This year I’ve decided I want to observe Lent. It technically started yesterday, but I’m joining in today. Better late than never. From what I understand, Lent is a time of denying yourself unnecessary indulgences and reconnecting with God through that time (correct me if I’m wrong, please. )

It’s 40 days long, from February 10 to March 27, and on Sundays you have Feast days, where your fasts are broken for the day, to start again on Monday.

What am I giving up and committing  to do this Lent?

  • I’m giving up checking my social media on my mobile device, and using that time for better things.
  • I’m going to pray mindfully instead of repeated words and phrases.
  • I’m giving up sugar and rich foods totally!
  • I’m also going to do a word/bible study. I don’t know what it is yet though, still praying about that.
  • I have a personal struggle that I’m giving up for these 40 days.
  • I’m also doing a word/photo challenge specifically for Lent, I’ll be posting and blogging about it here and I’ll be striving to be faithful in that.

Keep me accountable!

Today’s photo and word is Journey.

desires

There’s a verse in the Bible that goes, “Take delight in the Lord, and He will give you the desires of your heart” (Psalm 37:4).
+++++
**YOUR TASKS**
1) According to the Lent post, on what dates does Lent run?
2) Duplicate the Lent post between "It’s 40 days" and "praying about that.", inclusive.
3) In the Lent post, what does the writer understand to be the point of denying yourself unnecessary indulgences during Lent?
The material is unrelated to the Lent post.

**SOURCE MATERIAL**
+++++
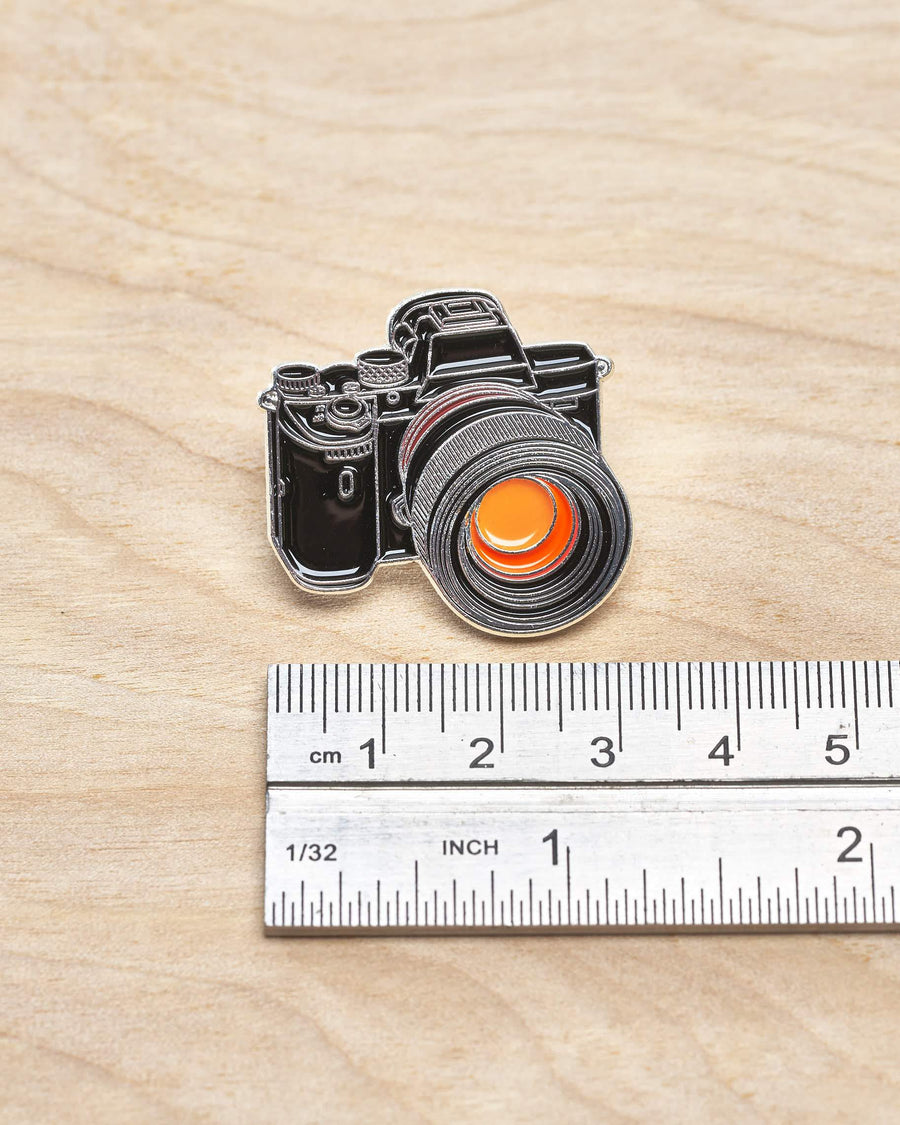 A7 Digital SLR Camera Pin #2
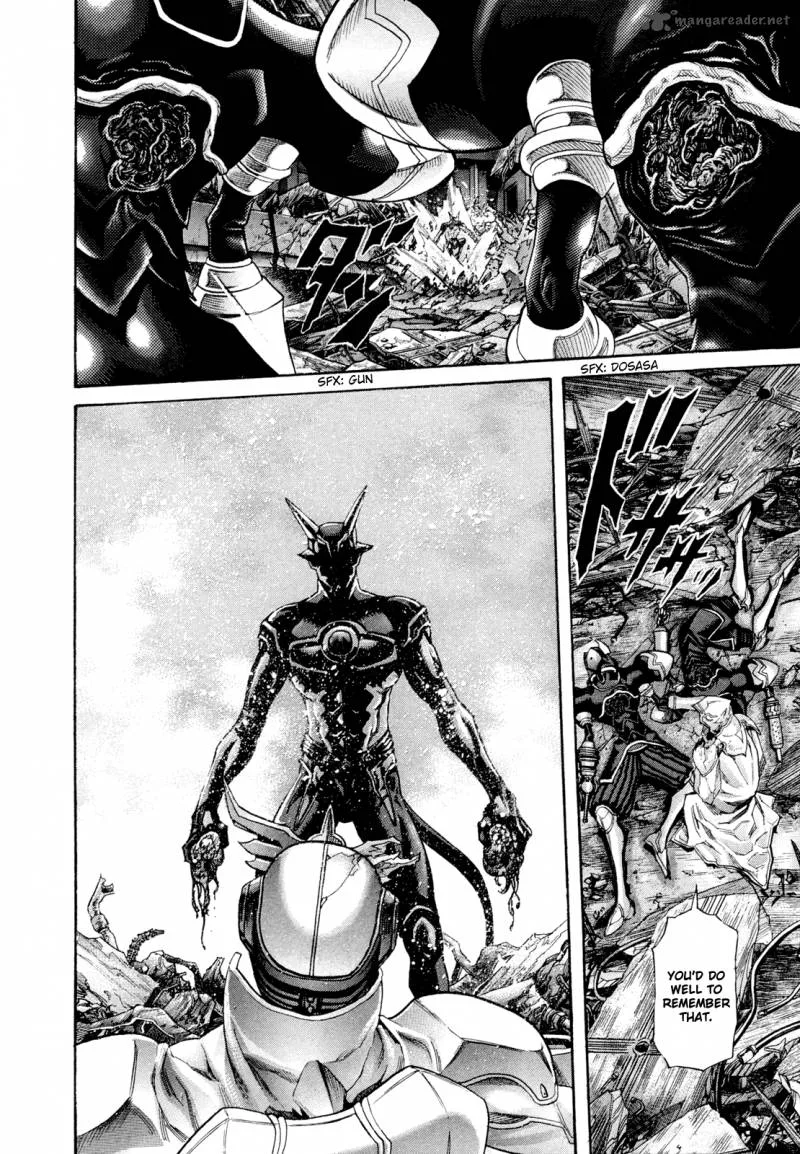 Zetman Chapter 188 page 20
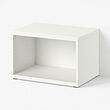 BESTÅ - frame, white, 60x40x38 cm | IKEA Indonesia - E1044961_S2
+++++
**REPLIES**
1) February 10 to March 27.

2)
It’s 40 days long, from February 10 to March 27, and on Sundays you have Feast days, where your fasts are broken for the day, to start again on Monday.

What am I giving up and committing  to do this Lent?

  • I’m giving up checking my social media on my mobile device, and using that time for better things.
  • I’m going to pray mindfully instead of repeated words and phrases.
  • I’m giving up sugar and rich foods totally!
  • I’m also going to do a word/bible study. I don’t know what it is yet though, still praying about that.

3) As the writer understands it, denying yourself unnecessary indulgences is a way of reconnecting with God during that time. The writer adds that they could be wrong about this.